NORTH READING — In its most important and far–reaching decision since the vote to build the new high and middle schools four years ago, Town Meeting Monday night opted to join the MWRA district for water supply starting in 2019, a move proponents said will ensure North Reading’s long term water supply future  in a financially responsible way.

The decision to join the MWRA came in the form of votes on separate warrant articles. The first article, which authorized $1.125 million in bonding to cover the cost of planning, design and land acquisition for the MWRA interconnection through Reading, passed 94 in favor, 21 opposed. Because bonding was required, the motion needed a two–thirds vote of approval. It got 82 percent. The vote on the next article, for the town to join the MWRA district, was almost unanimous.

The meeting was attended by Reading Selectmen John Halsey, Dan Ensminger, Town Manager Bob LeLacheur and MWRA officials, including Executive Director Fred Laskey.

Basically, the voters heeded the arguments from Selectmen and other proponents that MWRA membership, in the long term, is the financially responsible option rather than investing more money in the town’s present water system, which cannot increase water supply.

“Providing water is one of the most fundamental responsibilities of any government and we can’t supply enough water now for the existing needs of North Reading and those needs are going to get worse,” said Stephen Jervey, 21 Woodland Drive. “We cannot afford to delay any longer pursuing the MWRA as a water supply option.”

Selectmen Chairman Robert Mauceri said the town can’t produce the amount of water that it needs with its existing supply system and the cost of upgrading the system and the wells is significantly expensive, and can’t offer the increase in water supply that the MWRA can. “We need to supply an adequate source of water for the community, not for five, ten or 20 years, but for the long term future. This is an investment in the town, your property and the future.”

There was opposition among the voters as the debate on the articles extended for nearly an hour and a half. There were 133 registered voters at the meeting in the High School’s Performing Arts Center.

John Burns of Roach Circle said he’s lived in town for 40 years and the quality of North Reading water is good and joining the MWRA is a mistake. He wanted a committee of voters to study the issue before connecting to MWRA.

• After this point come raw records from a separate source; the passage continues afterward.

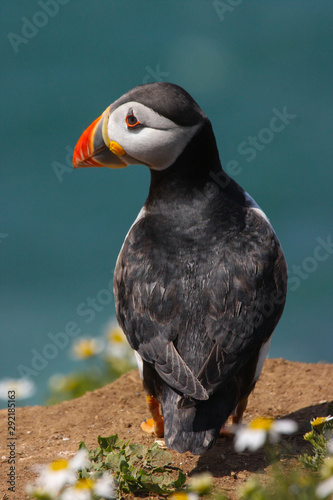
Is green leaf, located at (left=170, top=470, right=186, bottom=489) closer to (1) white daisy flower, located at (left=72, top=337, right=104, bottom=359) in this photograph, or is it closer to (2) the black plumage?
(2) the black plumage

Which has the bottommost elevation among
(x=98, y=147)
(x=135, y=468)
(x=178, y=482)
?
(x=178, y=482)

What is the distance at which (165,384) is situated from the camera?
3.72m

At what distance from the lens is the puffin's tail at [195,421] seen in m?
3.40

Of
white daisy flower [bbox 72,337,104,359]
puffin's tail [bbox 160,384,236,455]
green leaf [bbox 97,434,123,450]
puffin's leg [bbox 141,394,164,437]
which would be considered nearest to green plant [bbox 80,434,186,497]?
green leaf [bbox 97,434,123,450]

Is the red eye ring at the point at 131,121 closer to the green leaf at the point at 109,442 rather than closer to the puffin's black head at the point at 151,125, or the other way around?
the puffin's black head at the point at 151,125

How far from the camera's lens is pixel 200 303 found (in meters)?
3.68

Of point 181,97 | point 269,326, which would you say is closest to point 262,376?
point 269,326

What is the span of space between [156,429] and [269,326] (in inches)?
42.3

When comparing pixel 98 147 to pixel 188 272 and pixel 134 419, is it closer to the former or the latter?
pixel 188 272

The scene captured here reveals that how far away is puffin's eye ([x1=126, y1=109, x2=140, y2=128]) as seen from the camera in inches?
157

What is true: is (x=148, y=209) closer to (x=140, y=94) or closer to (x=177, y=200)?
(x=177, y=200)

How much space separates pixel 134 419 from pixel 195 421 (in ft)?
4.16

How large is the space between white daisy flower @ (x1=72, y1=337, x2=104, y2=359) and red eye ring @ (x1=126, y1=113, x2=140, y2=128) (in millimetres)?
2219

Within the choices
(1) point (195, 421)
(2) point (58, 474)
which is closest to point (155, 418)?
(1) point (195, 421)
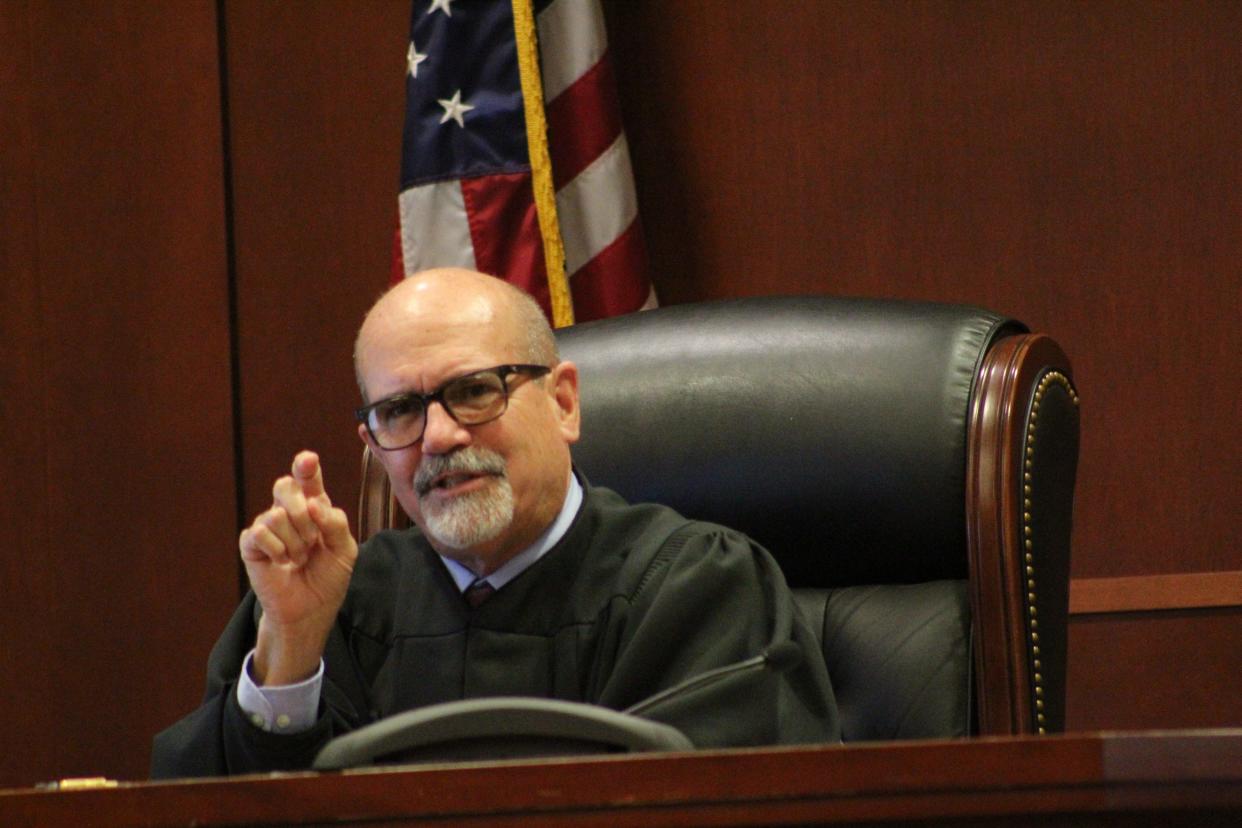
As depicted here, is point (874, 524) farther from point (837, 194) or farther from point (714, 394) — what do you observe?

Some voters said they had friends in Reading or Stoneham who are not happy with the MWRA because of the higher rates and water quality.

“Many years ago, North Reading looked into joining the MWRA. It was not a good choice then and it’s not a good choice now,” said Pat Fillmore, 24 Fieldcrest Terrace. “It’s going to cost us lots and lots of money in the long run.”

Julie Brown, 30 Southwick Rd. worried the town was getting in over its head. She said it will be 20 years before the MWRA connection costs break even and most people in the hall won’t still be in North Reading in 20 years. “I feel it’s being forced. I’ll be able to survive, but a lot of people will not be able to.”

Proponents emphasized the MWRA connection is for water supply only and does not include sewerage and there are no plans to sewer the town. Water Superintendent Mark Clark said homes on well water would not be forced to join the water system or pay for this. MWRA water rates usually increase at a rate of 4 percent, while North Reading ‘s contract for water supply with Andover increases at 5 percent annually.

Town Administrator Michael Gilleberto stated that Reading Selectmen and town officials are pleased with their decision to join MWRA a number of years ago because the water quality improved. The MWRA’s water has consistently received the highest ratings statewide.

Mel Webster praised the Selectmen for taking these steps to provide potable water. “We don’t have enough water today to satisfy the town’s needs, we’re not going to get anymore from Andover. Andover has us over a barrel, we have no bargaining power with Andover and the Ipswich River basin limits us in what we can take from that.” He didn’t see any other options.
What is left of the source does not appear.